According to a presentation for doctors from Allergan, the makers of Botox, a medical dermatology practice might have a net income of $387,198 annually, but a dermatologist who decreased focus on skin diseases while adding cosmetic medical procedures to a practice could net $695,850 annually. The same material advises doctors to “identify and segment high priority customers.”


Meanwhile, here’s one more triumph for those crusading to keep “big government” out of health care:

Months after routine hip replacements, patients who had expected to live without pain were in agony. . . [A doctor] found he had implanted the same metal hip socket in each patient. Several needed surgery again — a replacement for their replacement. The doctor first told the device’s manufacturer . . . last year about his concerns but nothing happened. . . .

Last week, Zimmer announced it was suspending sales of the device, known as the Durom cup, until it trained doctors how best to implant it. The company said a “low” percentage of the 13,000 patients who got the socket would need replacements, but some doctors fear the number could reach into the hundreds.

If those patients lived in other countries where artificial joints were tracked by national databases — including Australia, Britain, Norway and Sweden — many might have been spared that risk. And Zimmer might have suspended sales of the cup months ago.

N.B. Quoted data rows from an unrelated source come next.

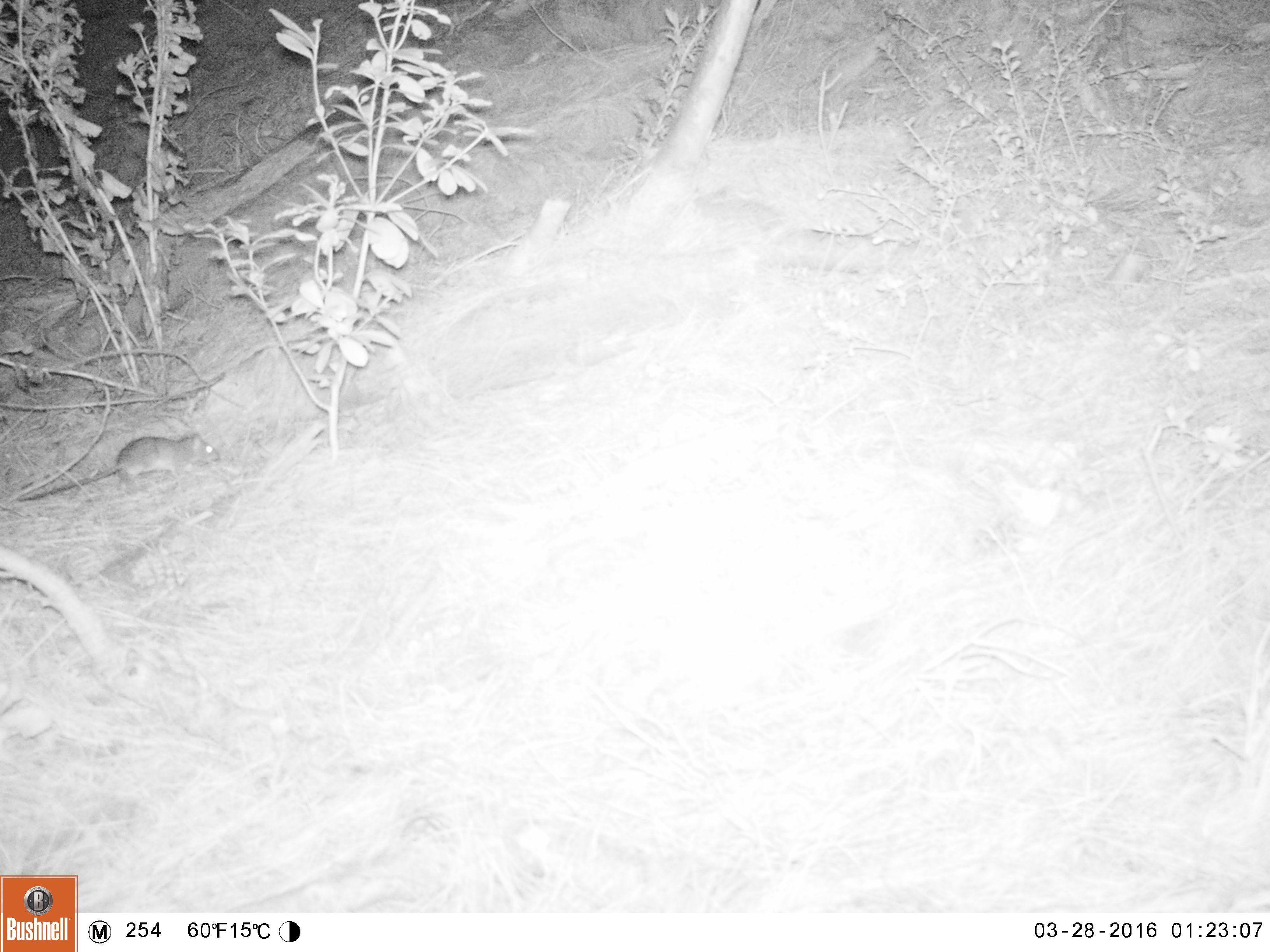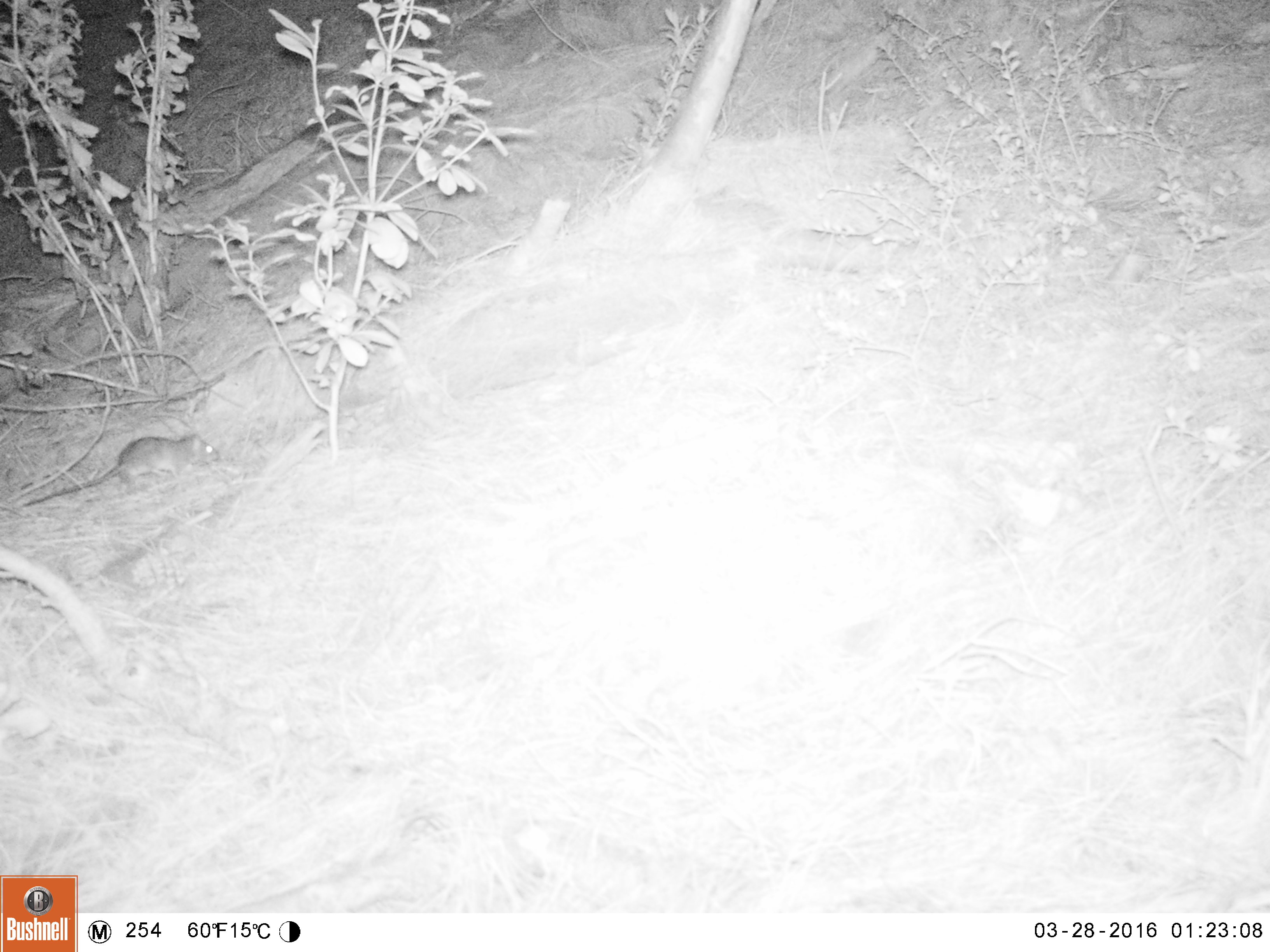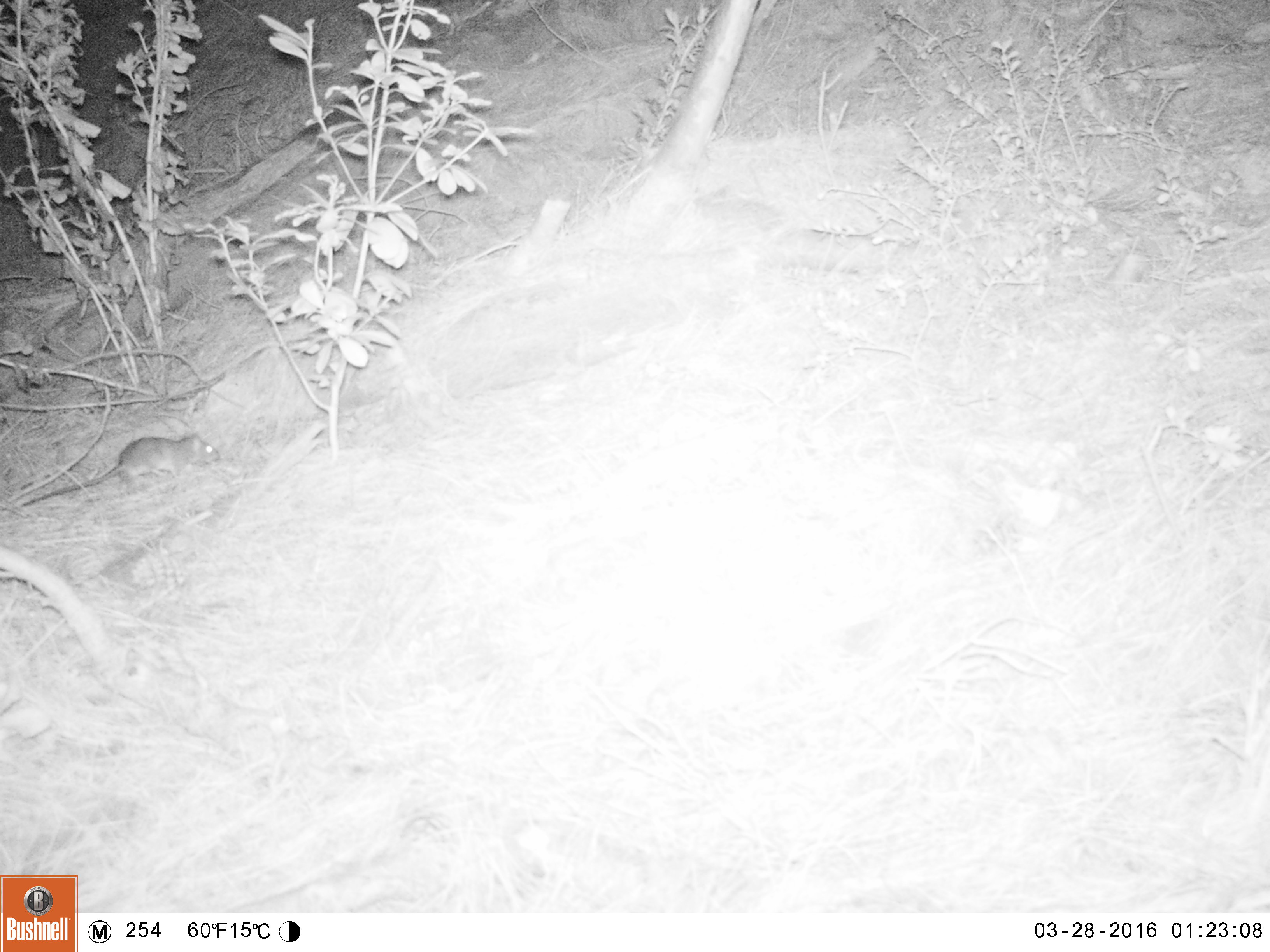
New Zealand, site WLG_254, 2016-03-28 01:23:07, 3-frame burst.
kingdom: Animalia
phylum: Chordata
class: Mammalia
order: Rodentia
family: Muridae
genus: Rattus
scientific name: Rattus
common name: rat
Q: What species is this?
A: Rat (Rattus).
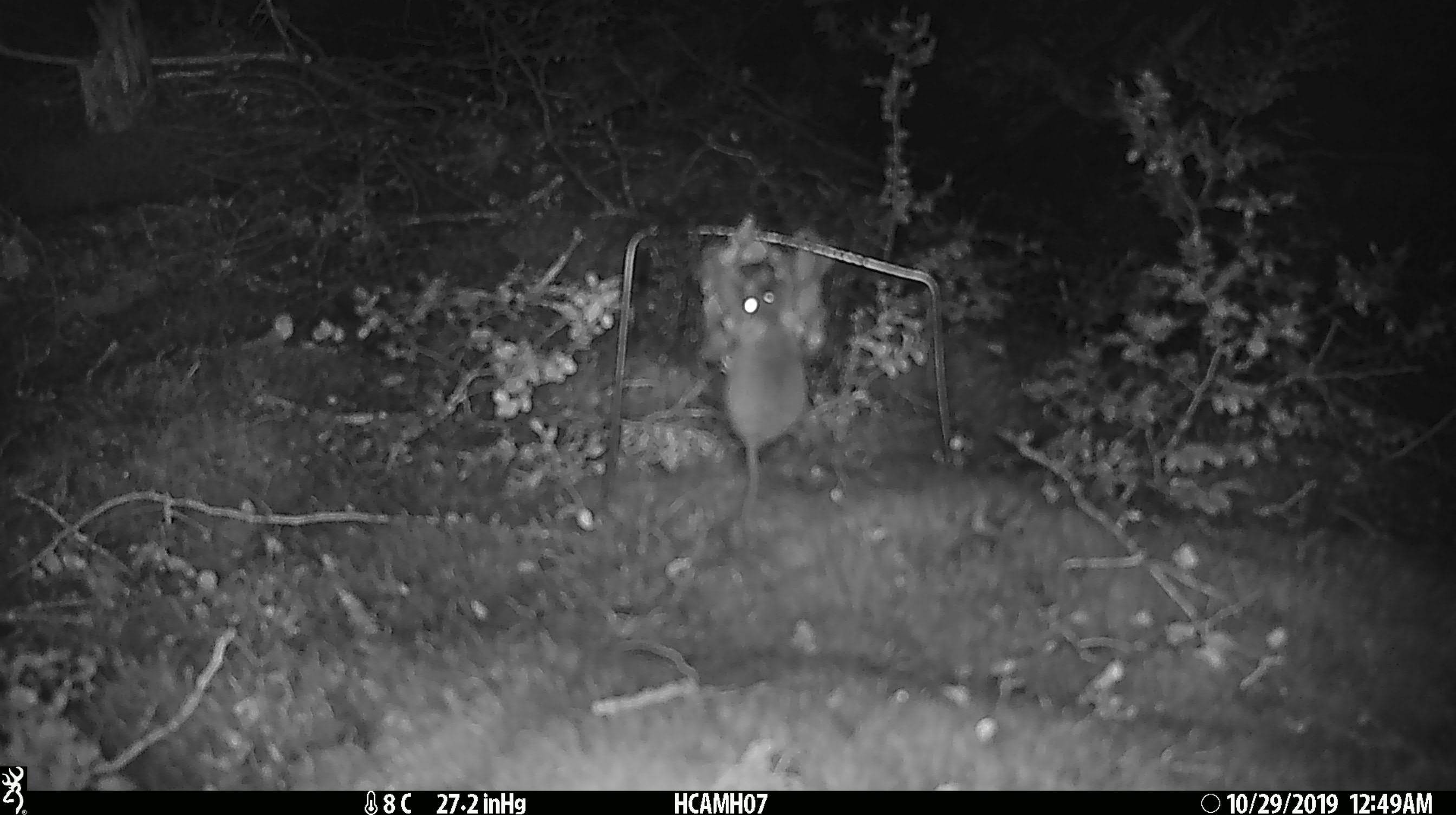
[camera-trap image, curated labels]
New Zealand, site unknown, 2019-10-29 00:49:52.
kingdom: Animalia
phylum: Chordata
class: Mammalia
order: Rodentia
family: Muridae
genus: Mus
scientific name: Mus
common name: mouse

But the United States lacks such a national database, called a joint registry, that tracks how patients with artificial hips and knees fare. The risk in the United States that a patient will need a replacement procedure because of a flawed product or technique can be double the risk of countries with databases, according to Dr. Henrik Malchau of Massachusetts General Hospital.

But of course, the US has nothing to learn from those unfortunates stuck with “socialized medicine.” Imagine all the paperwork such a registry would saddle poor device manufacturers with.